Thursday, April 6, 2017

Neuroprotective strategies and the underlying molecular basis of cerebrovascular stroke

Whom is going to write this up into a stroke protocol and update the strategy with updated results rather than writing in a journal that will never be read and acted upon by your stroke medical professionals?  A lot of these I haven't even heard about and I consider myself fairly well read on this. That missing dissemination of useful information is a complete failure on the part of our fucking failures of stroke associations.
http://thejns.org/doi/full/10.3171/2017.1.FOCUS16522
Department of Neurosurgery, Clinical Neurosciences Center, University of Utah, Salt Lake City, Utah
ABBREVIATIONS AMPA = α-amino-3-hydroxy-5-methyl-4-isoxazole propionate; ATP = adenosine 5′-triphosphate; GABA = γ-aminobutyric acid; IL = interleukin; mRS = modified Rankin Scale; NIHSS = National Institutes of Health Stroke Scale; NMDA = N-methyl-d-aspartate; RCT = randomized controlled trial; SUR1-TRPM4 = sulfonylurea receptor 1–transient receptor potential melastatin 4; TPA = tissue plasminogen activator.
INCLUDE WHEN CITING DOI: 10.3171/2017.1.FOCUS16522.
Correspondence Min S. Park, Department of Neurosurgery, University of Utah, Clinical Neurosciences Center, 175 North Medical Dr.

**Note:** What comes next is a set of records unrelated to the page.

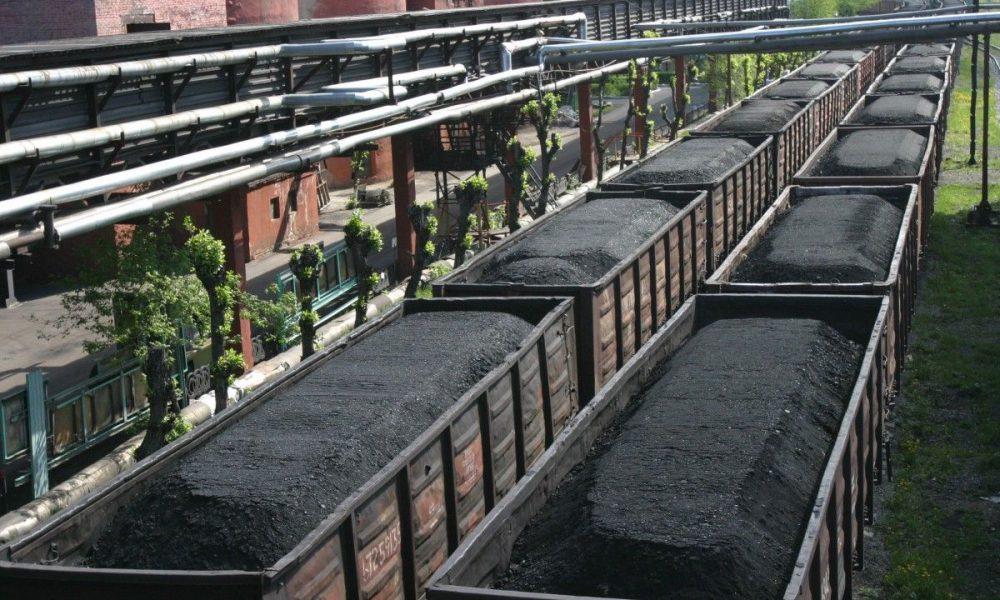 Нечуваний скандал: Білорусь продає Україні вугілля з окупованого Донбасу, – ЗМІ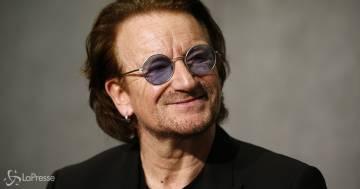 Auguri a Bono: il leader degli U2 oggi compie 61 anni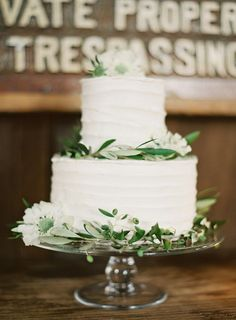 Wedding cake with olive branch | Apulian Wedding Isnpiration | Ispirazione dalla Puglia! http://theproposalwedding.blogspot.it/ #apulia #wedding #matrimonio #autumn #autunno #fall #wine #wineyard #olive #uliveto #oliva #verde #green #italy #italian #italia #rustic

East, Salt Lake City, UT 84132. email: .

Abstract

Stroke is a leading cause of disability in the US. Although there has been significant progress in the area of medical and surgical thrombolytic technologies, neuroprotective agents to prevent secondary cerebral injury and to minimize disability remain limited. Only limited success has been reported in preclinical and clinical trials evaluating a variety of compounds. In this review, the authors discuss the most up-to-date information regarding the underlying molecular biology of stroke as well as strategies that aim to mitigate this complex signaling cascade. Results of historical research trials involving N-methyl-d-aspartate and α-amino-3-hydroxy-5-methyl-4-isoxazole propionate receptor antagonists, clomethiazole, antioxidants, citicoline, nitric oxide, and immune regulators have laid the groundwork for current progress. In addition, more recent studies involving therapeutic hypothermia, magnesium, albumin, glyburide, uric acid, and a variety of other treatments have provided more options. The use of neuroprotective agents in combination or with existing thrombolytic treatments may be one of many exciting areas of further development. Although past trials of neuroprotective agents in ischemic stroke have been limited, significant insights into mechanisms of stroke, animal models, and trial design have incrementally improved approaches for future therapies.